DOCUMENT TEXT
╭──
For this installment of The Debut Author Series, I tried something new with the questions. When Katya reached out to me, I happily invited her to interview. We started with the standard set of questions I’ve asked every author so far, but this time I kept going, asking questions and sparking conversation. The interview process with Katya has been amazing. She’s incredibly sociable, friendly, and so easy to love.
Without further ado, meet Katya de Becerra. She is the author of the upcoming novel, WHAT THE WOODS KEEP (September 18,2018), and OASIS (TBD). She currently works as a cultural anthropologist in Australia, emigrating there in 2006 after having lived in the US, Russia, and Peru.
What drove you to write your first book?
╰──
WHAT YOU ARE ASKED TO DO
In the author interview introduction, what year did Katya de Becerra emigrate to Australia?

PROVIDED INFORMATION
╭──
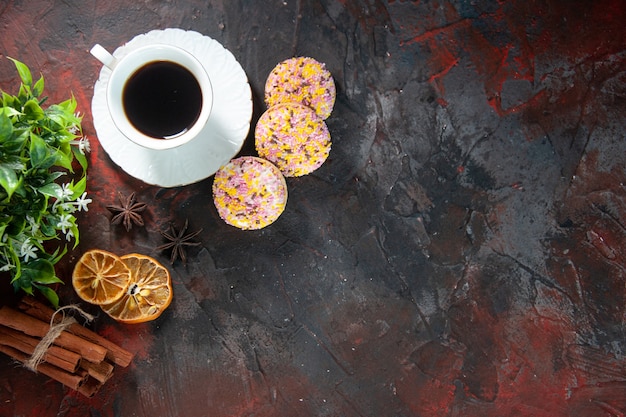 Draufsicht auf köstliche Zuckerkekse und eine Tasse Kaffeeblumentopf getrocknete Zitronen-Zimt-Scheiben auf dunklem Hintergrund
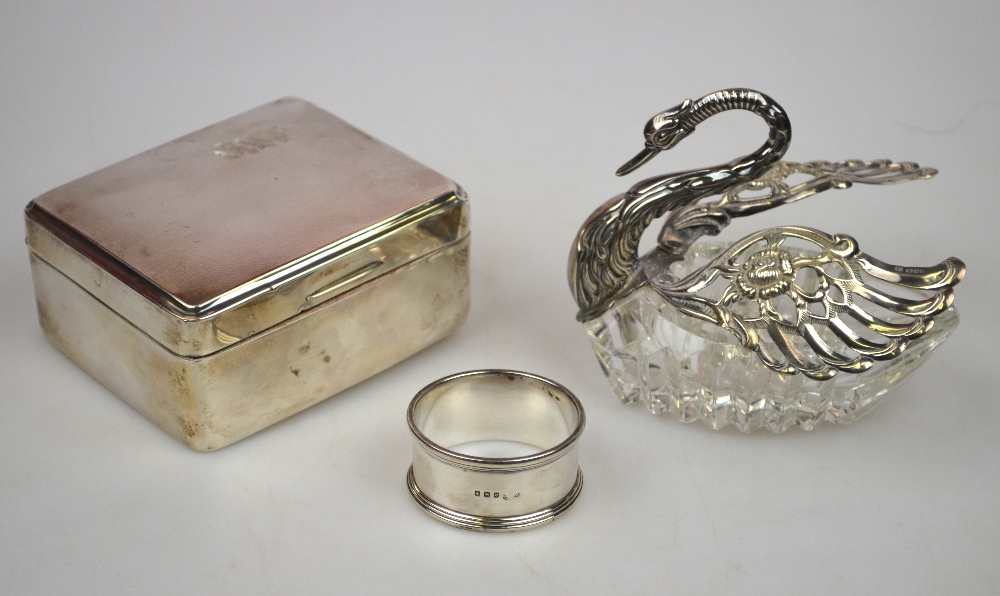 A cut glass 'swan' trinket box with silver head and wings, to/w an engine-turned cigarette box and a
╰──
╭──
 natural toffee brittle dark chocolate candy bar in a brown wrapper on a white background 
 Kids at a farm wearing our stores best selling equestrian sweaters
╰──
SOLUTION FOR THIS EXERCISE
2006